Vers un réchauffement climatique plus important que prévu d’après les dernières simulations

Par Jonathan Chenal, géodésien et doctorant en sciences du climat

Dans un article récente, le journal britannique The Guardian évoque la possibilité que le réchauffement climatique soit plus élevé qu’envisagé.

Sensibilité climatique

La métrique standard d’évaluation du réchauffement s’appelle la sensibilité climatique d’équilibre (ou sensibilité climatique) : c’est la température globale moyenne correspondant à un retour à l’équilibre après un doublement abrupt de la quantité de dioxyde de carbone (CO2) de l’atmosphère. Alors que la concentration de CO2 à l’époque pré-industrielle était de l’ordre de 280 parties par millions (ppm), elle est aujourd’hui de 414 ppm. La sensibilité climatique est donc une température qui ne sera pas atteinte avant plusieurs siècles, à la fois parce que le doublement de la concentration de CO2 mettra un certain temps à être atteint, mais aussi parce que, le cas échéant, l’inertie du système climatique fait que, même en cas de stabilisation, la température continuera d’augmenter avant de se stabiliser.

La sensibilité climatique donne donc l’ordre de grandeur du réchauffement en cours, et est la métrique standard pour l’adaptation au changement climatique et l’anticipation de ses impacts. Si ce concept a été forgé par Arrhenius en 1986, la plage de valeurs possibles pour cette grandeur reste anormalement large : le dernier rapport du GIEC (2013) donne la même plage de valeur que le rapport Charney de 1979, à savoir de 1,5 à 4,5 degrés. Plus récemment, la dernière génération de modèles de climat participant au projet international CMIP6 donne des sensibilités plus élevées et avec une gamme de valeurs encore plus large : de 1,8 à 5,6 degrés. Si on examine les méthodes de calcul de la sensibilité climatique, il est frappant de constater que les modèles de climat en donnent les valeurs les plus hautes (supérieures à 2 degrés) et que les observations sur les dernières décennies en donnent les valeurs basses (inférieures à 4 degrés).
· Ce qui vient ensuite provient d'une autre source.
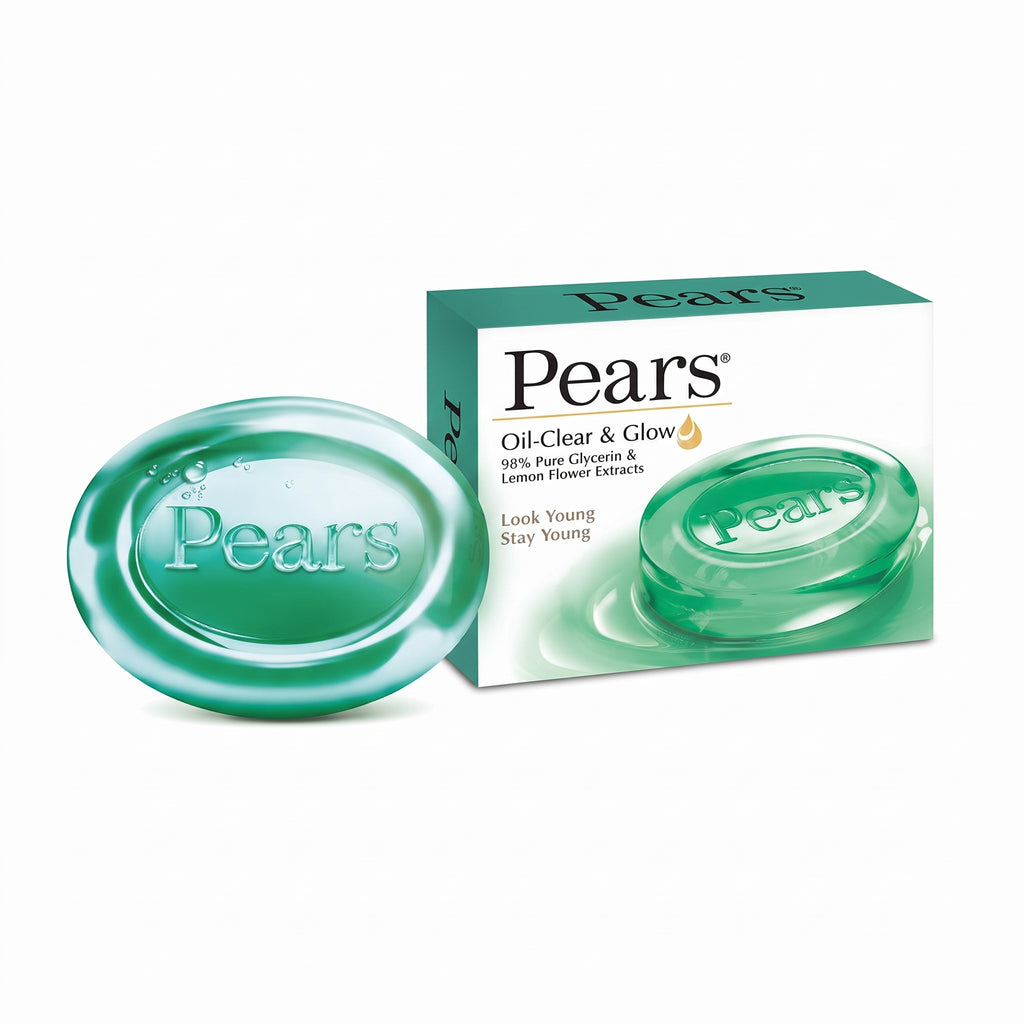 PEARS OIL CLEAR & GLOW SOAP 125G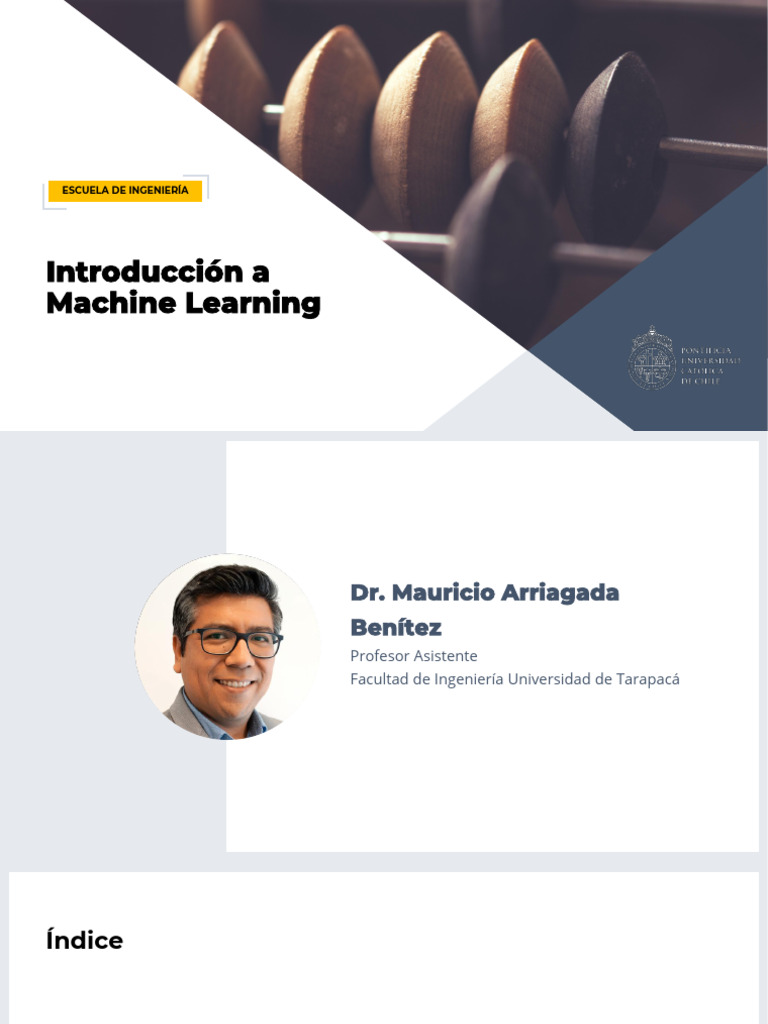 Clase 28 - Intoducción A Machine Learning | PDF | Aprendizaje ...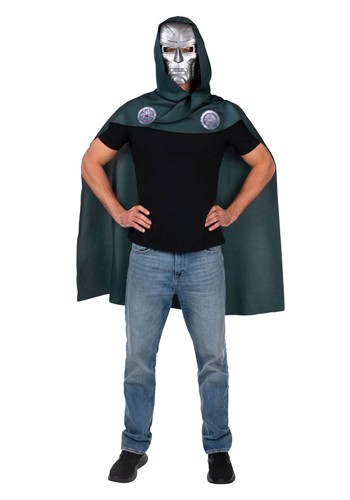 Adult Marvel Doctor Doom Hooded Cape Mask Kit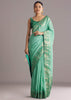Rama Green Dola Silk Saree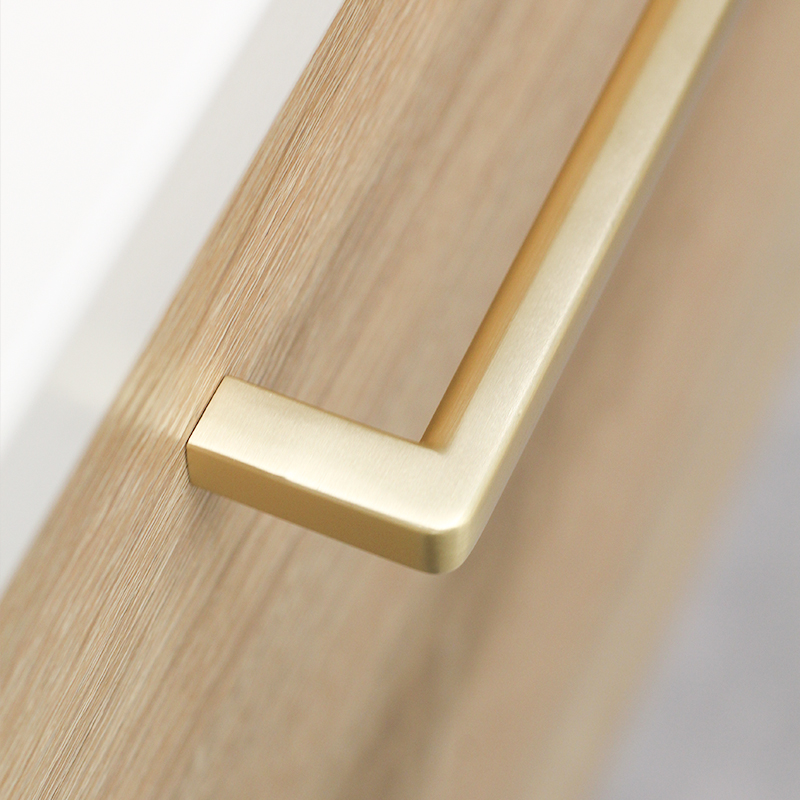 Cubix soft vedin 160mm - harjattu messinki - Image 6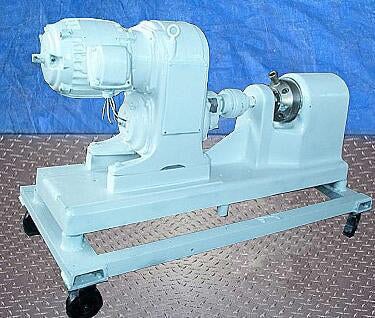 Votator Stainless Steel Scrape Surface Heat Exchanger 3 x 12 Votator 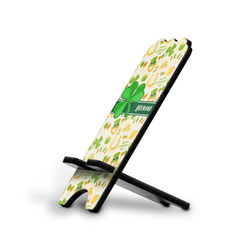 St. Patrick's Day Stylized Cell Phone Stand - Large (Personalized)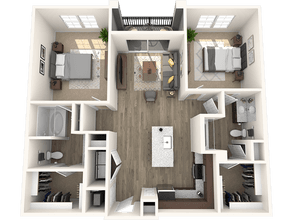 The Cosmopolitan 2024 floor plan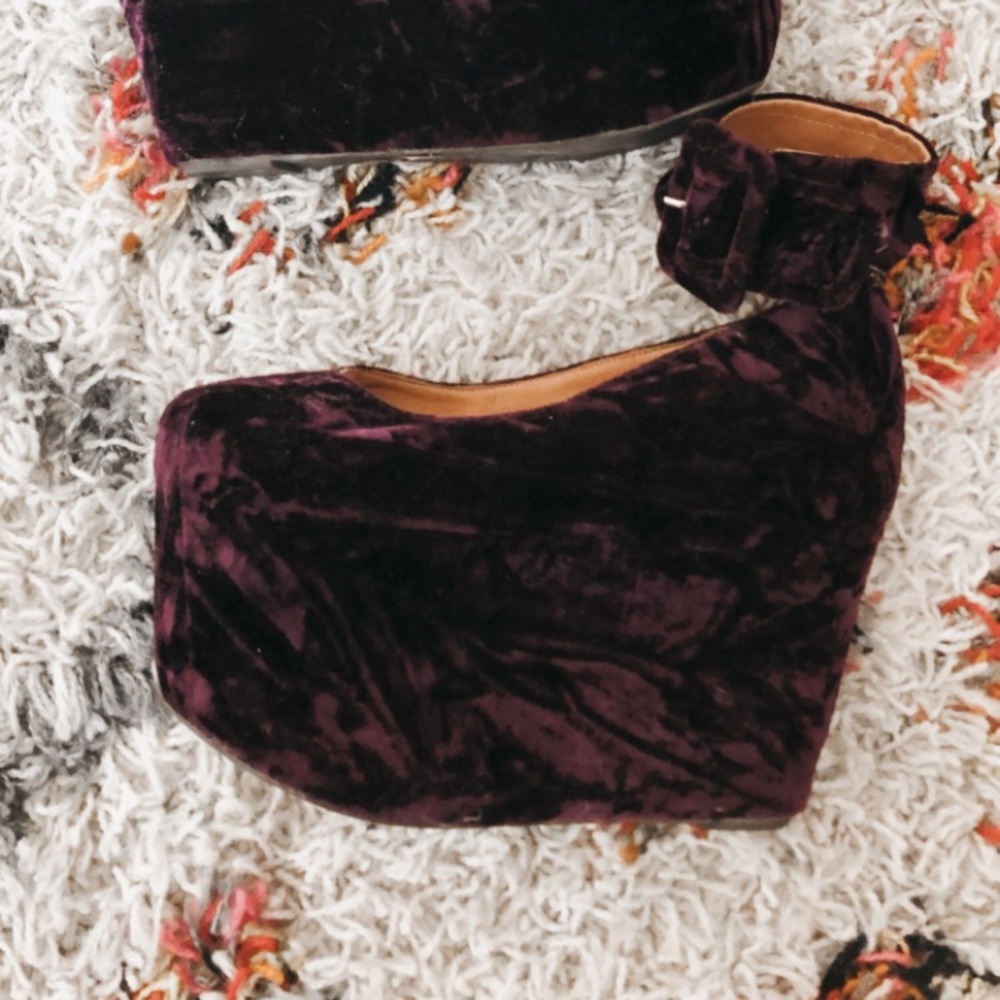 Jeffrey Campbell Ballet Flatforms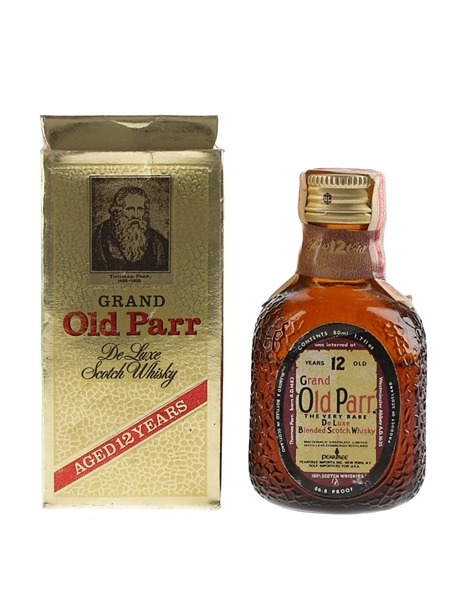 Grand Old Parr 12 Year Old - Lot 140420 - Buy/Sell Blended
Le rôle important de la formation des nuages

Il apparaît donc assez clair que, si le réchauffement est indiscutable, son ampleur demeure une question encore non tranchée. Pour l’examiner, il faut revenir à la question fondamentale du bilan énergétique planétaire. Le climat trouve comme seule source d’énergie le rayonnement solaire ; à l’équilibre, la Terre renvoie vers l’espace la même quantité d’énergie que celle qu’elle reçoit. La différence entre les deux grandeurs s’appelle le déséquilibre énergétique planétaire. Il est par ailleurs égal au forçage radiatif lié aux agents forçants (les gaz à effet de serre qui réduisent la quantité de rayonnement infrarouge émis par la Terre vers l’espace, ou les aérosols qui, à l’inverse, contribuent à réfléchir le rayonnement incident), et à la réponse radiative de la Terre à ces forçages : la hausse de la température conduit à une élévation du rayonnement infrarouge émis par la surface, mais l’albédo diminue à cause de la fonte des glaces et calottes polaires, tandis, par exemple, que l’évaporation de vapeur d’eau (un autre gaz à effet de serre) augmente, avec des conséquences radiatives liées aux nuages demeurent encore complexes. Depuis plusieurs décennies, on estimait que la réponse radiative était proportionnelle à la température globale moyenne. Or il est apparu progressivement que des phénomènes radiatifs indépendants de la température globale moyenne avaient une influence suffisamment importante pour influer sur le bilan énergétique global ; ces phénomènes sont notamment liés à la variabilité de la formation de nuages bas dans les zones tropicales de l’est des bassins océaniques.

Une sensibilité climatique de 5 °C

C’est en en tenant compte que les modèles de climat évoqués dans l’article du Guardian mentionnent que la sensibilité climatique peut, de façon beaucoup plus crédible qu’auparavant, atteindre plus de 5 degrés ; parallèlement, les valeurs basses de la sensibilité climatiques, tant dans les modèles qu’avec les observations, sont progressivement écartées des valeurs envisageables. Pour valider de telles tendances, il faut disposer d’observations qui captent l’effet des nuages sur la température de surface et sur le déséquilibre énergétique planétaire. La convergence des estimations sur la sensibilité climatique permettra de calibrer au mieux la trajectoire des impacts du changement climatique, et des politiques publiques d’atténuation et d’adaptation du changement climatique. S’il se confirme que la sensibilité climatique excède 5 degrés, ce sont les conditions d’existence connues par l’humanité depuis le Néolithique qui en seraient radicalement rendues plus difficiles.